他のXilinx提供イメージや自作イメージの場合も同様の手順で書き込み、アクセスができます。
補足(Boot FWアップデート)
Boot FWが原因で2022版のイメージの起動が失敗することがあるそうです。失敗する場合はBoot FW更新が必要なので以下手順に従って更新してください。更新は慎重に行ってください。
以下にこちらで行った際の手順も紹介しておきます。
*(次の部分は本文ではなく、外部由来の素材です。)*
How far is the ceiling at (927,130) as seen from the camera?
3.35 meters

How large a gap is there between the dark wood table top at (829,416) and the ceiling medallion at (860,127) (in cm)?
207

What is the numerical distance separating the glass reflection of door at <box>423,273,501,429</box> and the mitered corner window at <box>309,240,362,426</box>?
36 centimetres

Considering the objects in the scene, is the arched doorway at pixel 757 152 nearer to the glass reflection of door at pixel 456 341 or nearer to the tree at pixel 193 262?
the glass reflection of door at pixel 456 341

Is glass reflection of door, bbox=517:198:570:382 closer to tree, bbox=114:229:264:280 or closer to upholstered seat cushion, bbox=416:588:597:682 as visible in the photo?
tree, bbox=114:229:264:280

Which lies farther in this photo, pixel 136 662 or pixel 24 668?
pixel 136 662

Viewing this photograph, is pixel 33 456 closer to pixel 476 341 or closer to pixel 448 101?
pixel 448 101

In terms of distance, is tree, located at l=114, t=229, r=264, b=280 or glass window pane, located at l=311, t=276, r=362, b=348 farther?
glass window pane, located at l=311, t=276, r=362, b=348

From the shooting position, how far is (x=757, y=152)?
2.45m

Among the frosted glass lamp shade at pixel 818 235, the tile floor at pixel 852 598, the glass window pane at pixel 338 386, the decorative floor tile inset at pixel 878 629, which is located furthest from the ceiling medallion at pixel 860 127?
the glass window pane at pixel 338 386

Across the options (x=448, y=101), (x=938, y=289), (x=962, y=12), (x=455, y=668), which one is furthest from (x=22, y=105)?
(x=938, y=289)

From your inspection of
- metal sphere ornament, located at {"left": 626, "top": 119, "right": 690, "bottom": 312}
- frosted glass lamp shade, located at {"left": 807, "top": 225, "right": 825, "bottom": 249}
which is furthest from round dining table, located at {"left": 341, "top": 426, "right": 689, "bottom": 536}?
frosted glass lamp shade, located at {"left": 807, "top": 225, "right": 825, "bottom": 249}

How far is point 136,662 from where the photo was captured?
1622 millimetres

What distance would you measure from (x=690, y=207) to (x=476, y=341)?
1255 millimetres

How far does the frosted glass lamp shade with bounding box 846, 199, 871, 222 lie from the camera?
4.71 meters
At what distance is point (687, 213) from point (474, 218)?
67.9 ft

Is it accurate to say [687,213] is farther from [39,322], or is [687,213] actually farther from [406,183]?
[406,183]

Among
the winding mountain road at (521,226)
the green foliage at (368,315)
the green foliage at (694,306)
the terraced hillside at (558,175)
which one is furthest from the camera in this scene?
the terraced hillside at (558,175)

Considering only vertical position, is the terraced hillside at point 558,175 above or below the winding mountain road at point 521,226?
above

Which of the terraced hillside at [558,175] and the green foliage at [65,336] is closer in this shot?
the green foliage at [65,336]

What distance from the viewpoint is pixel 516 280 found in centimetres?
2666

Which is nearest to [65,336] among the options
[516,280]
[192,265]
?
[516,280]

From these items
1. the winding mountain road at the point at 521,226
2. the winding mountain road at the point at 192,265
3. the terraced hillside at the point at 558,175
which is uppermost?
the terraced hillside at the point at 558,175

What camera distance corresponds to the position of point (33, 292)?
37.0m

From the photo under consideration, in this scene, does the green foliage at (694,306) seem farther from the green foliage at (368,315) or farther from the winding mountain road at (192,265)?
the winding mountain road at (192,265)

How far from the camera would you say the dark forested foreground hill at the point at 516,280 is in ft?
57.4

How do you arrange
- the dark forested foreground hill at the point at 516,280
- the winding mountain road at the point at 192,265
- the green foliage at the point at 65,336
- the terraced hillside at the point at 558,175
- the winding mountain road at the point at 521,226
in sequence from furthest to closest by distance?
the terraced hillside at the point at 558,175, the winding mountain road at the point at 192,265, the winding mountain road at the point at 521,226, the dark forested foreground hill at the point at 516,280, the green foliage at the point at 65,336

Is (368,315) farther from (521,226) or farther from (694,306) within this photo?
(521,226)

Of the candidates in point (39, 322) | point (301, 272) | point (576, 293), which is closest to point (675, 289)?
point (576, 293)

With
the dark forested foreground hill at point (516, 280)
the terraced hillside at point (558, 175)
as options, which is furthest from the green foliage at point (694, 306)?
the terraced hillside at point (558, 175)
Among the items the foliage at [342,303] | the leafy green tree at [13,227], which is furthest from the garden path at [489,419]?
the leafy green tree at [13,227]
2021版のイメージを以下からダウンロードしてください。
以下で解凍してください。
xz -dv petalinux-sdimage-2021.1-update1.wic.xz
ツールによるPetalinuxイメージの書き出しを参照してpetalinux-sdimage-2021.1-update1.wicをmicroSDカードに書き込んでください。
続いて以下のBoot FWをダウンロードしておきます。
2022.1 Update3
※ 最新の情報はBoot FW情報にありますのでUpdate3より最新があればそちらを使ってください。
以下の手順でBoot FW更新を行います
- KV260とホストPCをUSBケーブルで接続しておきます
- ホストPCに2021用イメージが書き込まれたmicroSDカードを接続
- ホストPCで/media/[username]/root/home/petalinuxにBOOT_xilinx-k26-starterkit-v2022.1-09152304_update3.BINをコピー
- microSDカードをKV260に接続
- KV260を起動
- GTKtermでシリアル接続を行い、以下を実施
- ログイン : しばらく待つとログインを促されるのでpetalinuxと入力、新規パスワードを入力する
- FW更新 : sudo xmutil bootfw_update -i /home/petalinux/BOOT_xilinx-k26-starterkit-v2022.1-09152304_update3.BIN
- KV260を再起動、再度ログイン
- FW有効化 : sudo xmutil bootfw_update -v
Boot FWアップデートが終わりましたら2022版イメージでPetalinuxが起動するか確認してください。
※文中に記載されている各種名称、会社名、商品名などは各社の商標もしくは登録商標です。